How I Do Keyword Research

Do Keyword Rearch
Do Keyword Research

Part One: Qualify the Niche
This is a quick sweep. You're not getting numbers at this point; you just want to know (A) whether there's any commercial traffic and (B) if the competition is beatable with your current skillset.

Determine a root keyword for your niche. If you plan to rank for the product name, search on that (ex. "water4gas"). If you plan to rank for a general set of keywords, use the shortest tail keyword you would think is within possibility ("weight loss" is obviously too difficult, but "lose belly fat" could be doable if you're at the top of your game).

Don't agonize over this - it's supposed to be a quick prequal. Just don't be like me and promote an affiliate product that has a free online version or anything stupid like that.

(A) for commercial traffic, run your root keyword through Adwords: exact search, related only, United States, desktops and laptops. I look for a rough minimum of 10,000 local monthly volume TOTAL when I add up the top keywords (anything with 100+ LSV). I also look for a selection of long tails below the root keyword - at least 5 (don't worry, we'll find more).


(B) for competition, a basic G search with cookies cleared, personalized results turned off, and logged out of Gmail. Some of the things I look for:
- Heavy G-Shopping results are a red flag. All those pretty pictures are going to upstage you every time. One or two of them is OK.
- If there are no organic results, just Adwords, above the fold, think twice.
- No affiliates on page 1 - I skip the niche, although as I get better at backlinking, I might change my mind. But if G has put nothing but Amazon and bigbox stores on page 1, I assume they will be very hard to beat.
- Massive BH traffic on page 1 - if I see more than one or two results with 301'd backlinks, I move on to something easier.


Part Two: Scrape Keyword

I use a Google Autocomplete tool to scrape keywords. I like Keyword Researcher because I know the developer, but there are other tools that do the same thing. The tool suggests some nice search strings for both buying and informational keywords. It doesn't give you search volume, but most of these tools don't - you just end up with a raw list to run through the AdWords tool.

If you use it heavily, I suggest running HMA Pro or another VPN. Keep adding keywords to the Master List and dedupe at the very end. Save to a txt file. If you use the tool fully, 10,000 is a good minimum to end up with.


Part Three: Get Search Data

Run your txt file through the Adwords tool and export your CSV files. Use command prompt to merge them into one file. Adwords has been inserting duplicates in its downloaded results lately, so use Excel 2013 to dedupe the file, or use whatever you normally use. Oddly enough, I have never had a ban while running thousands of keywords through my AdWords account. YMMV.


Part Four: Find the Low Hanging Fruit

Right away I delete all keywords with 0 search volume. Occasionally the 0s will actually be good, but you can pick that up from your stats later on as your site starts to rank for some long tails.

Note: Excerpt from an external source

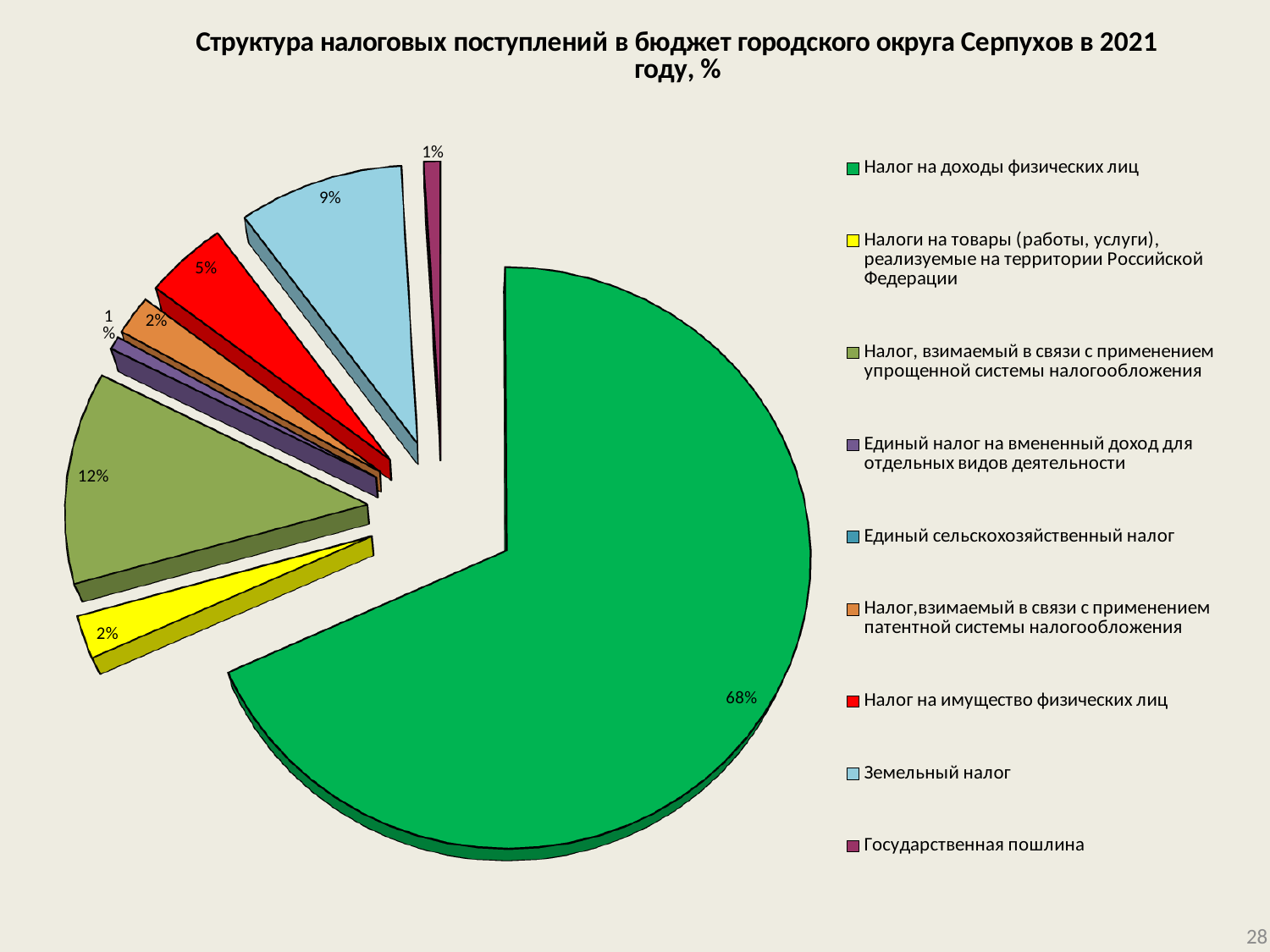
What share is shown for "Налог, взимаемый в связи с применением упрощенной системы налогообложения"? 12% Which category has the largest share of the pie? Налог на доходы физических лиц What share of tax revenue does "Налог на доходы физических лиц" account for? 68% What share is shown for "Налог на имущество физических лиц"? 5% What share is shown for "Государственная пошлина"? 1% Which has the larger share: "Налог на имущество физических лиц" or "Налог,взимаемый в связи с применением патентной системы налогообложения"? Налог на имущество физических лиц What share is shown for "Налоги на товары (работы, услуги), реализуемые на территории Российской Федерации"? 2% How many categories does the legend list? 9 What is the title of the chart? Структура налоговых поступлений в бюджет городского округа Серпухов в 2021 году, % By how many percentage points does the share of "Налог на доходы физических лиц" exceed the share of "Налог, взимаемый в связи с применением упрощенной системы налогообложения"? 56 percentage points What is the difference between the shares of "Налог, взимаемый в связи с применением упрощенной системы налогообложения" and "Налог на имущество физических лиц"? 7 percentage points What type of chart is shown on the slide? Pie chart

I run what's left through a competition checking tool. I don't agonize over this, because these aren't hard numbers - these are relative numbers. I'm not looking for the guaranteed best keyword - I just want to know which ones are better than others.

Some choices for checking competition:
- Append allintitle: to your keyword list in Scrapebox and use the competition finder add-on (my favorite).
- Run the list through Market Samurai or Traffic Travis.

Paste the results into your spreadsheet and sort for highest traffic with lowest competition.


Pick Your Keywords

Stop and read GOY's post about Keyword Greed. If it doesn't pass the human reality check, it doesn't matter how good the numbers are.

Your list of winners is going to be longer than you can tackle even with all the automated filtering, so you'll need to do a bit of hand sorting at the end. I like to pick the winners, not eliminate the losers, because it goes faster that way. Read down your list of high traffic/low competition keywords and pick the ones that stand out as buying keywords. This is really the fun part if you don't let yourself get distracted by the raw numbers - let your common sense tell you what people actually search on.